Harris ha saputo contrastare questa narrazione superficiale e misogina. Lo ha fatto con piglio e con stile. Lei ha detto “io non sono Biden, io sono io”. È stata una risposta che ha affermato sia la sua autonomia, sia la sua dignità come candidata. E lo ha rimarcato molto bene.
Vale a dire?
Ha affermato di essere stata parte attiva nell’amministrazione Biden e al tempo stesso ha sostenuto che svilupperà in maniera diversa o in maniera specifica alcune di queste politiche che erano già state avviate nell’era di Obama prima e nella presidenza Biden poi. C’è un concetto su cui Kamala ha molto insistito e che io trovo particolarmente efficace come tratto distintivo della sua campagna presidenziale e, se sarà vincente, nei suoi quattro anni alla Casa Bianca…
Qual è questo concetto, professoressa Urbinati?

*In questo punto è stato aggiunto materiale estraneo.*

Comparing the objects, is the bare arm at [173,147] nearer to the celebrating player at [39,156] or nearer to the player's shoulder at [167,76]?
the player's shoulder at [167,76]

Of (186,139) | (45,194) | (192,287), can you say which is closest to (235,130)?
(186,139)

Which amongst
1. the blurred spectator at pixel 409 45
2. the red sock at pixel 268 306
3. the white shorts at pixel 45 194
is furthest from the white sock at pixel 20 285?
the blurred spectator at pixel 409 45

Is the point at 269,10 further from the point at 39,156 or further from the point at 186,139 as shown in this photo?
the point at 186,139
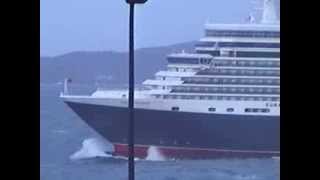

Move forward, andare avanti. Andare avanti all’interno di quel filone, ma con altre caratteristiche e opportunità.
Passiamo ai contenuti…
Prima, però, credo importante soffermarci sullo stile.
Nel senso?
Nel senso che Kamala Harris ha dato una lezione di stile a Donald Trump. Su questo piano, per nulla secondario, lei non ha vinto il confronto. Lo ha stravinto. Non è questione di bon ton. Ma di sostanza politica. Anzitutto, ha dimostrato di essere sempre capace di rispondere alle questioni che venivano poste. Trump non ne ha risposta una. Quando si trattava di rispondere sull’economia, parlava di immigrati, quando si trattava di parlare di immigrazione, rispondeva sull’Afghanistan e via incasinando… Lui voleva solo far polemica. Buttarla in caciara, si direbbe a Roma. Non aveva argomenti da proporre. È come se non avesse studiato e si affidasse al suo appeal mediatico.
E Kamala?
Lei ha preso tutte le domande molto sul serio, argomentando le risposte di merito. E quando è intervenuta per precisare rispetto a ciò che diceva Biden, lo ha fatto sempre molto chiaramente, spiegando e non lasciandosi andare a contumelie o a bassa propaganda. Lo ha messo alle corde come solo una buona procuratrice sa fare, ovvero lo ha messo di fronte a quello che ha fatto e a quello che ha detto, e a quello che ha detto di aver fatto e non ha fatto.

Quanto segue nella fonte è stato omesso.